Which version of GATK are you using? Are you sure the path to the jar file is correct? What is the exact command you are running?
Hi, I'm using the 1.4 version, and i fixed the problem, it was the path that needed to be configured. By the way, I don't need to use command to run tools on Galaxy. Anyway, thanks for your help.
Please tell me you don't mean the GATK version is 1.4. That would be downright antique.
haha, the version is actually 2.8.0. I just assumed that because it's under the directory 1.4......
That's a bit better
Though we are on version 3.4, so if Galaxy isn't offering the latest version, you're missing out on some cool features. Can I ask why you choose to use GATK through Galaxy rather than using it directly from command line?
Sure, I'm a master student and my dissertation is about designing and implementing a workflow in Galaxy and compare it with the one using command line. You see, command line tools are not very intuitive, especially for those who lack of programming skills. I'm just trying to see if it is easier to use galaxy. But for now, using galaxy to implement the best practice workflow isn't the easy task I thought, configure the local galaxy instance requires a lot work as well, and to make GATK work on galaxy requires some configurations too, there has been problems here and there.
Is the tool for galaxy maintained by your team or team members? May I ask why the GATK team don't make it up to date?
The GATK team does not maintain Galaxy. If we did, we would make it up to date!
Interesting, thanks for your answer Marc. The difficulty for keeping GATK up to date in Galaxy is that someone has to generate wrappers for the tools every time a new version is released.

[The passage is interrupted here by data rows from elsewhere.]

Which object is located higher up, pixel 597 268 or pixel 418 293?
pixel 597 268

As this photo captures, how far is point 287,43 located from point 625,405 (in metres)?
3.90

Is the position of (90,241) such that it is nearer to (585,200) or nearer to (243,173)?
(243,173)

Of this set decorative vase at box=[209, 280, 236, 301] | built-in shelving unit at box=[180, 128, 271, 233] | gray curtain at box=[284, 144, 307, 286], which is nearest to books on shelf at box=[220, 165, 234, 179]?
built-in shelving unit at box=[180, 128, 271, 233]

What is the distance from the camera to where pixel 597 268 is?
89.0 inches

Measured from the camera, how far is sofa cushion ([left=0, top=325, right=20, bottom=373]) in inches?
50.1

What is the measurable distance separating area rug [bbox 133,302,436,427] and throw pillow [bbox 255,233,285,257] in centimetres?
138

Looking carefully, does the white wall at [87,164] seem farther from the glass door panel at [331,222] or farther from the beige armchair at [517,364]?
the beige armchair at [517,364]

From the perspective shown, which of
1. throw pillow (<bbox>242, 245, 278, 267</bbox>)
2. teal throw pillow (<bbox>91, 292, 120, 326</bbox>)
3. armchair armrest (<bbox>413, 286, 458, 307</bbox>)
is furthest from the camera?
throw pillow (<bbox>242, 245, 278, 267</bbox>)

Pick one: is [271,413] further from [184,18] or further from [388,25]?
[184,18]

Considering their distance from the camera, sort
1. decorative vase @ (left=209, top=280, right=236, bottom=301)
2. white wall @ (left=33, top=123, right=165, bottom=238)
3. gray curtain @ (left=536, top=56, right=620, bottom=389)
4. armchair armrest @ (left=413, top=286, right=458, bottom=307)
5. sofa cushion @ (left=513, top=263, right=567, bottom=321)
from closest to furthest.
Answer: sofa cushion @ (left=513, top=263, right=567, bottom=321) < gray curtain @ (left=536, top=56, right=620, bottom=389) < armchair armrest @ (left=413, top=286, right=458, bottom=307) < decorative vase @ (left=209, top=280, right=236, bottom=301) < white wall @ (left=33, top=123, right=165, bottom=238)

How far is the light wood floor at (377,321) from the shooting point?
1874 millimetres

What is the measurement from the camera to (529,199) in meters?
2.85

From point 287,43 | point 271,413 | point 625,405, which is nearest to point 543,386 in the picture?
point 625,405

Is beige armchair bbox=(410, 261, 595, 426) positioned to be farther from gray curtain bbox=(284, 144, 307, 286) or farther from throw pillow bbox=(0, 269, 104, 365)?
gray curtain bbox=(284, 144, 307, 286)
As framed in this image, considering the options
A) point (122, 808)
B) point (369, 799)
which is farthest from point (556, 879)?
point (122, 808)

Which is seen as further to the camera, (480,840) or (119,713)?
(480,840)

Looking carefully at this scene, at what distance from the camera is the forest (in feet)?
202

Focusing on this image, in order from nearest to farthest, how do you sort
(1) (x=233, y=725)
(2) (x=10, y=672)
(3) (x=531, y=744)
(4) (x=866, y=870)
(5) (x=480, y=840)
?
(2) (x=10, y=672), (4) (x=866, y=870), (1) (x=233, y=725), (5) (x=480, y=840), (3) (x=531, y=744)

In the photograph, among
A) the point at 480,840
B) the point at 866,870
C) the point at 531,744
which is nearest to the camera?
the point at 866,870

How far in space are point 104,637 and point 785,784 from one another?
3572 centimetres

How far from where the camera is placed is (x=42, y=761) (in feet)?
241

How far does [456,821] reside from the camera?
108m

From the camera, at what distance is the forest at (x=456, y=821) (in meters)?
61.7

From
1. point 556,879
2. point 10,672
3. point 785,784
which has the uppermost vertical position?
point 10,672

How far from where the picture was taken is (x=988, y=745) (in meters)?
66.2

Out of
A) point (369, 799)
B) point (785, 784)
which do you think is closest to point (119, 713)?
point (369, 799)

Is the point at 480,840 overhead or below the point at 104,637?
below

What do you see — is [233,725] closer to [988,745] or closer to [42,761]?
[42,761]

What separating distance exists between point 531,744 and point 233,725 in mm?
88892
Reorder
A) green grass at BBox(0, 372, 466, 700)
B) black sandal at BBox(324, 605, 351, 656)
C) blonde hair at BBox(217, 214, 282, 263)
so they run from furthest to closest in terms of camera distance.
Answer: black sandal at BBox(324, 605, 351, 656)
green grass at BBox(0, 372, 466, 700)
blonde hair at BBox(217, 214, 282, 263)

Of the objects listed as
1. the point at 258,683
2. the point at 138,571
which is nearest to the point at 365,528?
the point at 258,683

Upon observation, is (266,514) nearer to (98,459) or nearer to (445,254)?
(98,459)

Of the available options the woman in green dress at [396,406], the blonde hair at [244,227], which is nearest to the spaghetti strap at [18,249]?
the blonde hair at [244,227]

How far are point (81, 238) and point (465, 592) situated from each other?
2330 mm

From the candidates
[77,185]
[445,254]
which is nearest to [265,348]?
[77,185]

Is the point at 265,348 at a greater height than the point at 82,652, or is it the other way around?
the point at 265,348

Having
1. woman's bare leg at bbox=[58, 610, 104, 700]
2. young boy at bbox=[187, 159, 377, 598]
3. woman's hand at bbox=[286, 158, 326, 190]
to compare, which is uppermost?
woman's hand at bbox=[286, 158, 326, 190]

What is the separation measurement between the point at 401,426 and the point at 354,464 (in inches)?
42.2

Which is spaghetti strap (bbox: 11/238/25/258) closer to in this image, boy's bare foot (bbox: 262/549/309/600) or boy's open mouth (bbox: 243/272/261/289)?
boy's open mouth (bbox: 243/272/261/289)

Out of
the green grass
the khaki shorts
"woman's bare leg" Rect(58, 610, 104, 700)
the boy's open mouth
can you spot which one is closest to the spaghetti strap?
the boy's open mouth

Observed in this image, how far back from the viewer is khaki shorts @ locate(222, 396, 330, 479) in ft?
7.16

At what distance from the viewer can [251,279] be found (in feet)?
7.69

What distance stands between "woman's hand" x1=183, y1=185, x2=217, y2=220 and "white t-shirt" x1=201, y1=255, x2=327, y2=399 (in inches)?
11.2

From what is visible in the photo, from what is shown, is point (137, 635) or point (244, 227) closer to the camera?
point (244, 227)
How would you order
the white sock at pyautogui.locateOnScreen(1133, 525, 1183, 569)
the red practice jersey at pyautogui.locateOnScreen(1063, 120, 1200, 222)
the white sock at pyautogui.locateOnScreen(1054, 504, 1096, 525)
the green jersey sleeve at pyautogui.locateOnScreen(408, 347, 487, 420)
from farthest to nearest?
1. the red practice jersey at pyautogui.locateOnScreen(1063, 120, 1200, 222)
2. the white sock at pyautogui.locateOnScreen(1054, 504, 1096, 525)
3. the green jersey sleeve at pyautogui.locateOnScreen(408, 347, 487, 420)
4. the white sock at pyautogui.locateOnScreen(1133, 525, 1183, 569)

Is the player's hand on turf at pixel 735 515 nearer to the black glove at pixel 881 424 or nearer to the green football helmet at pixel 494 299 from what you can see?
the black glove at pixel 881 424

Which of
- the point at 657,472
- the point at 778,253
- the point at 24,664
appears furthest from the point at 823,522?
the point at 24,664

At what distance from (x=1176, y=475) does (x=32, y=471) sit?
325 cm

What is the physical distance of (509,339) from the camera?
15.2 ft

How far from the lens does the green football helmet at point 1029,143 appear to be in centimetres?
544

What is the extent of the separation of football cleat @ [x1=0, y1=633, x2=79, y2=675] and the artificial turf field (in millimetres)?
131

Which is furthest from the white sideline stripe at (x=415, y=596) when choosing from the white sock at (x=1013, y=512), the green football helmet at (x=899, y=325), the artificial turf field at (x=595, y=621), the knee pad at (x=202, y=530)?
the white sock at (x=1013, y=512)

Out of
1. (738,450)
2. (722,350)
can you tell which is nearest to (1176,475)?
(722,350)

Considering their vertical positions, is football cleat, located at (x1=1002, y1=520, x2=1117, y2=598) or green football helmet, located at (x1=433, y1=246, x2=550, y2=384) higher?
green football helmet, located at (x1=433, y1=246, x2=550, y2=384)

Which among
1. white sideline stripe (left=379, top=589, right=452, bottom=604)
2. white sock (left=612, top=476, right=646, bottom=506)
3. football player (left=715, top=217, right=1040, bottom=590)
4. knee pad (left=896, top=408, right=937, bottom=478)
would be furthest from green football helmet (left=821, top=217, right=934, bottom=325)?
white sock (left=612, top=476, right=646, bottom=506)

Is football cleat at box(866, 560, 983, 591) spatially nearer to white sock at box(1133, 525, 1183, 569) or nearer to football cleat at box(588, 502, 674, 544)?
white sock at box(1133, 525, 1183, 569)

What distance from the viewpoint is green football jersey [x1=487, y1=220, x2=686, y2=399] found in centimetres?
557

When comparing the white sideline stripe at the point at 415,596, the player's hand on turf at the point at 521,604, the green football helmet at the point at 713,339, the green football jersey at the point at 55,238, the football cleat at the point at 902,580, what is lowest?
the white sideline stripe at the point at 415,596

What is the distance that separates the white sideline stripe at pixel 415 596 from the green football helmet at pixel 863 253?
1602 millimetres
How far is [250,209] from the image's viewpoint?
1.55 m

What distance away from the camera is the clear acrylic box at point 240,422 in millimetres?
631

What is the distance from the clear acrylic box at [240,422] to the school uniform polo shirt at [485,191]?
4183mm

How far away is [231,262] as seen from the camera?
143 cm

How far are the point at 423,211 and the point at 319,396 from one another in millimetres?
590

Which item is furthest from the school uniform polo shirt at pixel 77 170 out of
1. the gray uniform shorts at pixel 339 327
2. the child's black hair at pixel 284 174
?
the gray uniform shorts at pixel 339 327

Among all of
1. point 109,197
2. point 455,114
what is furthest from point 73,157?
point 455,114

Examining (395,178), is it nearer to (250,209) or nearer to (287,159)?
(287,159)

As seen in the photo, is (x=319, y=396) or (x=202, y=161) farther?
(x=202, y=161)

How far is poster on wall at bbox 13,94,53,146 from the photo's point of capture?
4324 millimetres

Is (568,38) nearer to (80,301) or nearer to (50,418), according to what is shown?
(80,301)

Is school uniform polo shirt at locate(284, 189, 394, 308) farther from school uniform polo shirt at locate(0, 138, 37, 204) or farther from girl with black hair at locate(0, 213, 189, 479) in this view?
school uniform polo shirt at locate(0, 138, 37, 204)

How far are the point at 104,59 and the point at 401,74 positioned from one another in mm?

I you're not familiar with this, wrappers are basically an extra layer of code to connect the interface with the underlying tools so that all the options are made available. At each new version you have to account for all tool and argument changes. When you're dealing with a fairly simple command line tool, that's not a lot of work, but for a toolkit like GATK that includes dozens of tools, each with many options, it's not a trivial undertaking.
As Sheila said, we don't produce the Galaxy wrappers for GATK ourselves -- that work is done by members of the core Galaxy team. We have tried to make it a little easier by producing structured definition files describing all tools and arguments in a way that would make it possible to automate the wrapper generation process, but that in itself is not trivial either. I think the Galaxy engineers jut haven't had time to get around to it yet. They have a lot on their plate.
What we are now working on on our end is a cloud-based platform that we're building in collaboration with Google to offer GATK-as-a-service -- the ultimate vision is that people will be able to simply run our predefined best practices pipelines on their data with minimal effort. Hopefully that will take a lot of pain out of the process for the significant number of users for whom it doesn't make sense to go through the effort of setting up their own pipelines.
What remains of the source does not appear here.